The Coming Industrial Revolution

April 13, 2016By Heidi EllisonArchive
3D-printed prosthetic hands. © e-NABLE/ Thierry Oquidam.

According to the World Economic Forum, we are on the brink of the Fourth Industrial Revolution, during which “a fusion of technologies” will blur the lines between the physical, digital and biological. Technological breakthroughs like 3D printing and robotics will play a major role in this brave new world. The current exhibition at the Lieu du Design in Paris,“Impression 3D, l’Usine du Futur” (through July 9) explores some of the applications of this infant technology and offers clues to its infinite possibilities for customization and to the directions it will take in the future.

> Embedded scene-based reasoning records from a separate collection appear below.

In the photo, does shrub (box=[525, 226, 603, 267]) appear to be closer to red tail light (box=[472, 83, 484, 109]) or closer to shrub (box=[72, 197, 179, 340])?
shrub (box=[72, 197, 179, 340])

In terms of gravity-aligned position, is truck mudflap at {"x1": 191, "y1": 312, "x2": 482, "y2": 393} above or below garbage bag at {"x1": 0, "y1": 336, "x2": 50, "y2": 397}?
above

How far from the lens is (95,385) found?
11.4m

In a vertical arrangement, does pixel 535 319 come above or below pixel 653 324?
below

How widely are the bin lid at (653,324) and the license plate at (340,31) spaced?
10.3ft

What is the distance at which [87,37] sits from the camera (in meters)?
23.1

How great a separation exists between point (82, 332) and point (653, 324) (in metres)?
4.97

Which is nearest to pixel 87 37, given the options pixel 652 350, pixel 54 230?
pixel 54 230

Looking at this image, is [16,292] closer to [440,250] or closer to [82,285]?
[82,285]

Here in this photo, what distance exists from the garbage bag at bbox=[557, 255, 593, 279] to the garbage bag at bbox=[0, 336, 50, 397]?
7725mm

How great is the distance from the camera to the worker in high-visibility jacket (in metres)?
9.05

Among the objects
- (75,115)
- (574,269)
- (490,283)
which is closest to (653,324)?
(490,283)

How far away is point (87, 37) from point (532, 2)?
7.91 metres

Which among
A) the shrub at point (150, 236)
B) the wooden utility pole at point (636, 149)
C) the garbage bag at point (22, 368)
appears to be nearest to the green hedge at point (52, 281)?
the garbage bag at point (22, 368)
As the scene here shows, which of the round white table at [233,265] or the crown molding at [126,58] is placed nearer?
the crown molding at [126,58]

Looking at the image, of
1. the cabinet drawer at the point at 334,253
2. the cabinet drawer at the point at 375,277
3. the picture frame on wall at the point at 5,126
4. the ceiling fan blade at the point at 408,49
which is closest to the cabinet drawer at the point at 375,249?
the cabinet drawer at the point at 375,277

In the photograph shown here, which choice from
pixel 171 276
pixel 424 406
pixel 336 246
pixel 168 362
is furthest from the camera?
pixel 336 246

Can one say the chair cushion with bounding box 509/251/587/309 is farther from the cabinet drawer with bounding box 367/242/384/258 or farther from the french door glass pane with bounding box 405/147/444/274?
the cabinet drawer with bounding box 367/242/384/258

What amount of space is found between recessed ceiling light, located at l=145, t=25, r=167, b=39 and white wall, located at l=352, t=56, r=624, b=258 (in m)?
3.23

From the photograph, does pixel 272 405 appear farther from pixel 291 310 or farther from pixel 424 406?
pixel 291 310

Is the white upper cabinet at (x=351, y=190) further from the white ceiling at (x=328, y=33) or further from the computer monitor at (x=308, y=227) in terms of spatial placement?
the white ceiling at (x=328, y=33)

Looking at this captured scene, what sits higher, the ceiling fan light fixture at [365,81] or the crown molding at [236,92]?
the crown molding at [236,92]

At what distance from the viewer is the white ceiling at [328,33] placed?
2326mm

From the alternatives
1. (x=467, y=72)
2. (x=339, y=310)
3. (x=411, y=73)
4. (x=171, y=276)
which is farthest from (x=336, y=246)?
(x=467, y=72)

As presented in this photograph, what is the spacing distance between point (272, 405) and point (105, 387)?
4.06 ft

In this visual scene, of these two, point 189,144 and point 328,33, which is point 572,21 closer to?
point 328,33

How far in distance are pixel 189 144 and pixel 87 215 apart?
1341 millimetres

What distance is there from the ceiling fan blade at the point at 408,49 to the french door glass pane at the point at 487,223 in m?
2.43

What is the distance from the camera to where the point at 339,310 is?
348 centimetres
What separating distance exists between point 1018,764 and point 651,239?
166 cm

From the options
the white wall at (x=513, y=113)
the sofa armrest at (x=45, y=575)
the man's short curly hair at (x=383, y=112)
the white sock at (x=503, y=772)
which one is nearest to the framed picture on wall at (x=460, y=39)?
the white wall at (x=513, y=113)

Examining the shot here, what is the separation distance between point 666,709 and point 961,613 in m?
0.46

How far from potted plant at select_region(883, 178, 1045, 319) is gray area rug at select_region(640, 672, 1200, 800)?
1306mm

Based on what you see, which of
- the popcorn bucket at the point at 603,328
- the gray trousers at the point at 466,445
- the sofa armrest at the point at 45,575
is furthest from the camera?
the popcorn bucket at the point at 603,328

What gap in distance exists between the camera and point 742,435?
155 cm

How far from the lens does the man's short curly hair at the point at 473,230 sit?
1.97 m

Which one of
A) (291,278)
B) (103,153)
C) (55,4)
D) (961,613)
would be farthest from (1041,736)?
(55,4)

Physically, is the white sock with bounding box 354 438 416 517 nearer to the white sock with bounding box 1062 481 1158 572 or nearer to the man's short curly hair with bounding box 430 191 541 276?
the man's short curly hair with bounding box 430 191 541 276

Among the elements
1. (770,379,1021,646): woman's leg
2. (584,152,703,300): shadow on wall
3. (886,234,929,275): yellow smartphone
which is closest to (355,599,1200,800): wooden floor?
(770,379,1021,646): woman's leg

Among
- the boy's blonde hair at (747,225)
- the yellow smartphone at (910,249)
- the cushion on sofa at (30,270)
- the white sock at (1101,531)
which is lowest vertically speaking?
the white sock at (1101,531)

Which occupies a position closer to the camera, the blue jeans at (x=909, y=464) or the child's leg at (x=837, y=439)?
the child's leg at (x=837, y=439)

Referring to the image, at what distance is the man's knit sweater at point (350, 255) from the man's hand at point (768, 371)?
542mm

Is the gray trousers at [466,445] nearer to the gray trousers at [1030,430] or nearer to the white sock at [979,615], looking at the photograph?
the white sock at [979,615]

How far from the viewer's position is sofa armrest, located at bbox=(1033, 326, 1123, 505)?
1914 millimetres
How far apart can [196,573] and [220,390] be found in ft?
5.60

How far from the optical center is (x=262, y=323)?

Already today, a chair can be printed using one continuous extrusion, gold jewelry can be made according to a designer’s specifications, sophisticated hearing aids can be personalized for the wearer, houses can be built on-site from local earth, and so on. Designers, scientists and technicians are working on building more cost-effective and efficient machines. One notable and inspiring project featured is e-Nable, a worldwide, open-source community of volunteers that uses 3D printing to make free prosthetic hands (based on one made from whalebone, cables and pulleys in the early 1800s by an Australian dentist named Robert Norman) for children around the world. Each of the 70 exhibits in this fascinating show is explained in an accompanying video.